2:鶏肉はあらかじめ、皮に焼き目を付ける

 鶏肉はひとくち大に切りましょう。むね肉でもかまいませんが、もも肉の方が食べたときジューシーで、スープにコクが出るように感じます。

 一般的にはそのまま煮ることが多いと思いますが、ここでひと手間。魚焼き網をガステーブルの上にのせるか、カセットコンロを使ったバーナーで、皮目の部分に軽く焦げ目がつくように焼くのです。
 こうすることで、鍋で煮ても皮目の食感や香りが良くなります。

3:鶏団子の種をつくる

 ボウルに鶏挽肉と塩をひとつまみ、長ネギの青い部分やショウガをみじん切りにしたもの、いりごま、卵黄を入れて、よくかき混ぜます。とても柔らかい種ですが、スプーンなどで鍋の中に落とすと、ふわっとしてショウガやごまの食感が楽しい鶏団子になります。

4:そのほかの食材も、食感を考えて

 葛きりはパッケージに記載してある半分くらいの時間、お湯で茹でて戻しておきます。あまりしっかり茹でてしまうと、鍋の中で柔らかくなりすぎて、存在感がなくなってしまうからです。

 焼き豆腐は、あまり大きいと口に入れたときに熱くて食べにくいので、鶏肉より少し小さめのサイズに切りましょう。

5:昆布と水を入れた鍋で炊き始める

 鍋に水を張り、昆布をひとかけら入れて、テーブルで火をつけます。沸騰する前に、野菜をどんどん盛り込んでいきましょう。鶏の出汁を出すために、鶏肉も数片いれて煮始めます。

 沸騰してきたら火は弱めにして、鶏肉をさらに加え、鶏団子の種をスプーンで落とします。葛きりは、食べる直前に入れれば良いでしょう。

6:さあ、食べましょう!

 鶏肉は、あまり煮すぎると固くなります。食べながら、徐々に足していくと良いでしょう。
 市販のポン酢で食べてもかまいませんが、酢醤油に今が旬の柚子や酢橘をぎゅっと絞った、即席ポン酢の方が爽やかな香りを楽しめると思います。柚子胡椒やかんずりなどを、お好みで使いましょう。

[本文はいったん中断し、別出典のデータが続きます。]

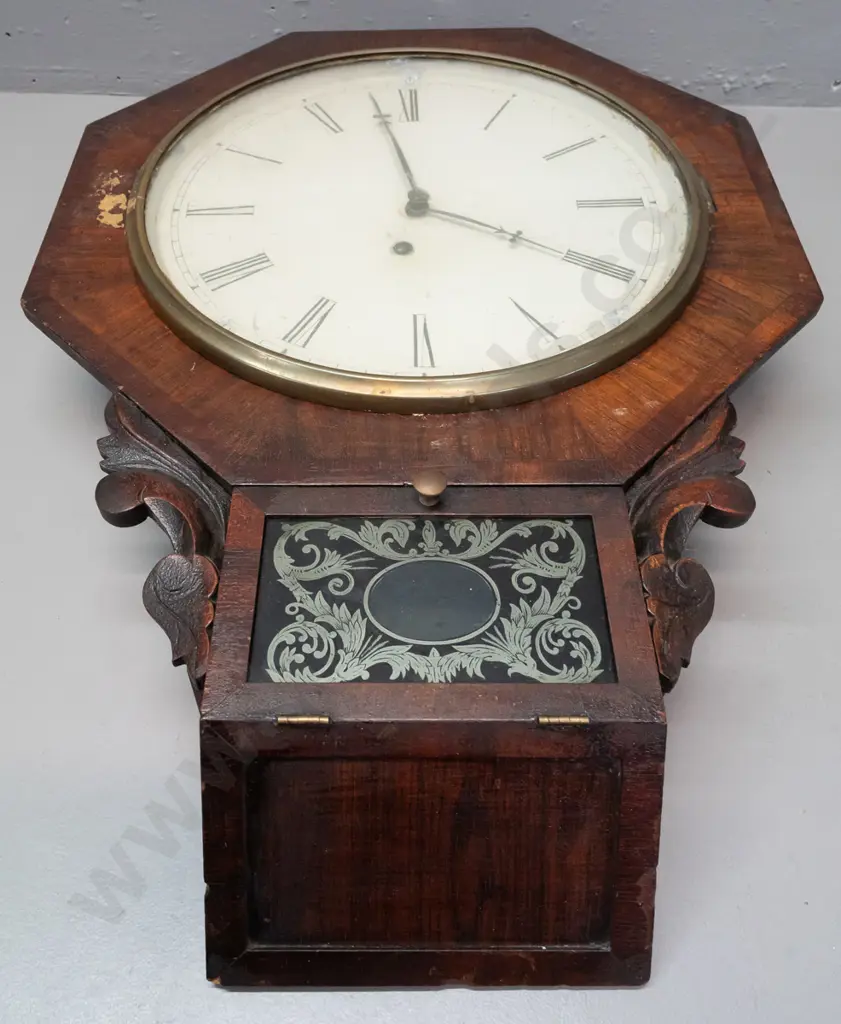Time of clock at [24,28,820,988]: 3:58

 食べた後には、野菜やきのこ、鶏肉から出たおいしいスープが残りますから、そこにうどんやごはんを入れて締めるのもいいでしょう。
 鍋でおなかをいっぱいにしておき、翌日の朝、温め直して朝食スープにするのもおすすめです。塩胡椒で味を整えたら、少し残って柔らかくなった具材が、優しくほっこりします。

 次回は、ちょっと変わったポルトガルの海鮮鍋をご紹介します。


写真◎大西尚明
スタイリング◎吉田千穂
レシピ開発・文◎坂井淳一(酒ごはん研究所)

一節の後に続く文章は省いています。